Abou contou com a ajuda de algumas pessoas para traduzir os documentos e ingressar na Universidade. Apesar de ser imigrante, ele não poderia entrar como intercambista, uma vez que não está vinculado a nenhuma Universidade no Senegal. “Fui apresentado para a vice-reitora de Extensão e Assuntos Comunitários, que perguntou o que eu gostaria de fazer na UPF. Ela disse que a única maneira de ingresso era por meio do Vestibular.
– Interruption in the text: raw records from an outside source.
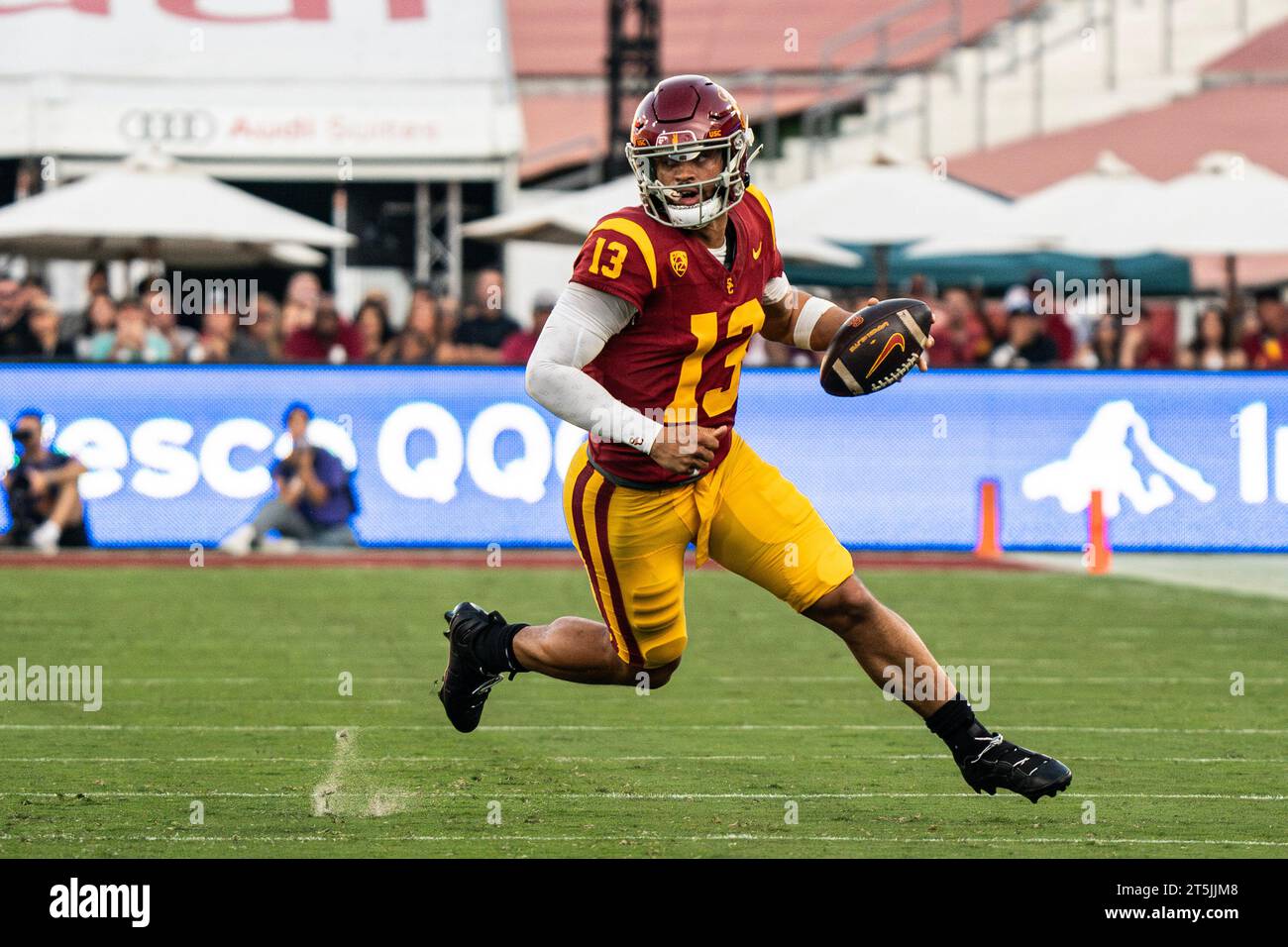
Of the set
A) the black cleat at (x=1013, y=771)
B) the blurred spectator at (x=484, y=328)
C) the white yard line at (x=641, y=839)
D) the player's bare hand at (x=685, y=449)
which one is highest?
the blurred spectator at (x=484, y=328)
Estudei bastante e fiz o Vestibular Complementar, que exigia a produção de uma redação. Passei e agora sou estudante de Letras, com uma bolsa oferecida pela Universidade”, pontuou o acadêmico.
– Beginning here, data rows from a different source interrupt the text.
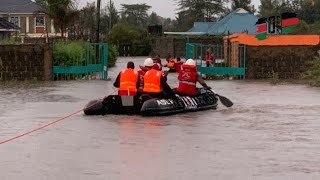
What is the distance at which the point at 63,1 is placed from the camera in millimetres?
45469

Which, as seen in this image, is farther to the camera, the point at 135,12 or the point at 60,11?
the point at 135,12

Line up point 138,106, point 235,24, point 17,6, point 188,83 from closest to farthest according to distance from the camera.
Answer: point 138,106 → point 188,83 → point 235,24 → point 17,6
De acordo com a vice-reitora de Extensão e Assuntos Comunitários da UPF, Bernadete Maria Dalmolin, a Universidade está disposta a contribuir com a inserção dos imigrantes no ensino superior. “A Reitoria está discutindo um projeto futuro para inclusão desses imigrantes na Universidade. O Abou é o nosso primeiro aluno imigrante senegalês que ingressou por meio de vestibular e, a partir dessa experiência, vamos desenvolver uma forma de inserir outros imigrantes na UPF”, ressaltou Bernadete.
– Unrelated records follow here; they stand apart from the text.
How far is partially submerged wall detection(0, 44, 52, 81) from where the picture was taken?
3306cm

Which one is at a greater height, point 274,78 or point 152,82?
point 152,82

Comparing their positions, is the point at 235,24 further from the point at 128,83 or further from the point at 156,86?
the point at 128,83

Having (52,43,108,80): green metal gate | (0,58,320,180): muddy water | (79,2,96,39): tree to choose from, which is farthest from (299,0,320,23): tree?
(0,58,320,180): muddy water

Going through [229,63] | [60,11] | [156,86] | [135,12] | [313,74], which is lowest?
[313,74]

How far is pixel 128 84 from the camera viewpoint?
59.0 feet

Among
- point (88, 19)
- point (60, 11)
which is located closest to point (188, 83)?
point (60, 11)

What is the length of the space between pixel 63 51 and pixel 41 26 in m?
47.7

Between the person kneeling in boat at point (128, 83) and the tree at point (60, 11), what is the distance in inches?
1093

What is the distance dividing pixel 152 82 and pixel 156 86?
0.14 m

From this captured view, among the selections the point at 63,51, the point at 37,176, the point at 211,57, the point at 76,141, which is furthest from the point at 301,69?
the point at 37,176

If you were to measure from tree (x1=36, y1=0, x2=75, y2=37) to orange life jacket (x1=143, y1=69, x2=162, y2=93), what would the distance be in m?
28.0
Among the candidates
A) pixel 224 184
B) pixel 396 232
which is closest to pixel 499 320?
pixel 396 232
O acadêmico imigrante, que já compreende e se comunica bem em português, fala francês, que é a língua oficial do Senegal; sua língua materna, o wolof, e, também, o peul – outra língua étnica do Senegal. Além disso, Abou estuda inglês e espanhol. Todo esse conhecimento e a cultura de dele serão aproveitados em um dos projetos de extensão da UPF, chamado Ensino e Inovação. “Ele será bolsista Paidex desse projeto, que envolve ensino de línguas e formação de professores, e vamos estruturar oficinas sobre a língua materna dele, bem como sobre cultura e literatura africana e língua francesa, para a comunidade acadêmica e externa. O propósito dele é estudar e o nosso é oferecer oportunidade de estudo. Será uma troca de experiências enriquecedora”, destacou a coordenadora do projeto de extensão, professora Luciane Sturm.

A inclusão de Abou não é uma ação isolada na Universidade, ela faz parte da temática de educação das relações étnico-raciais na UPF, iniciada em 2013, com o projeto de extensão UPF e Movimentos Sociais: educação das relações étnico-raciais. Nesse último ano, a Instituição tem integrado o Fórum de Mobilidade Humana, do qual também fazem parte representantes dos imigrantes senegaleses e no qual se aborda a condição dos imigrantes na cidade. “A Universidade tem constituído atividades que desconstroem noções racistas e discriminatórias, a respeito desses imigrantes. A inclusão do aluno Abou em nossa comunidade acadêmica reitera o compromisso da UPF com a temática das relações étnico-raciais, na construção de uma sociedade pautada pela justiça social e direitos humanos”, enfatizou o coordenador do projeto de extensão UPF e Movimentos Sociais, Frederico Santos.
“O estudo é fundamental para o futuro de uma pessoa”
O senegalês veio para Passo Fundo sem falar sequer uma palavra em Português. “Vim sozinho no ônibus e não conhecia ninguém em Passo Fundo. No primeiro dia, fiquei três horas na Rodoviária, até encontrar outro senegalês que falasse a minha língua e pudesse me indicar um local para ficar”, relembrou o senegalês.

Na sala de aula, Abou está se adaptando e conhecendo a cultura local. “Os colegas me ajudam com a língua. Se eu não compreendo e não conheço, eles me explicam. Os professores também estão me ajudando e pedem constantemente se eu estou compreendendo”, observou.

A troca de experiência na sala de aula é internacional. “Conversamos sobre tudo, trocamos experiências e cada um fala da sua cultura e religião. Está sendo um aluno excelente”, afirmou o colega Leomir Lemes.

Como acadêmico e futuro professor, Abou acredita que a educação é sempre o melhor caminho. “Desde menino, eu gosto de estudar. O estudo é fundamental para o futuro de uma pessoa. Não adianta ir para outro país se você não se preparou. Quando era criança, estudamos o Brasil na escola e, depois disso, sempre pensei em viajar para cá. É um país muito legal. Não é só futebol. Penso em conquistar meu diploma e participar de atividades aqui. Quero ser professor. Na minha família, tenho dois irmãos professores”, comentou Abou, que tem muito orgulho e saudade da família, que ficou no Senegal.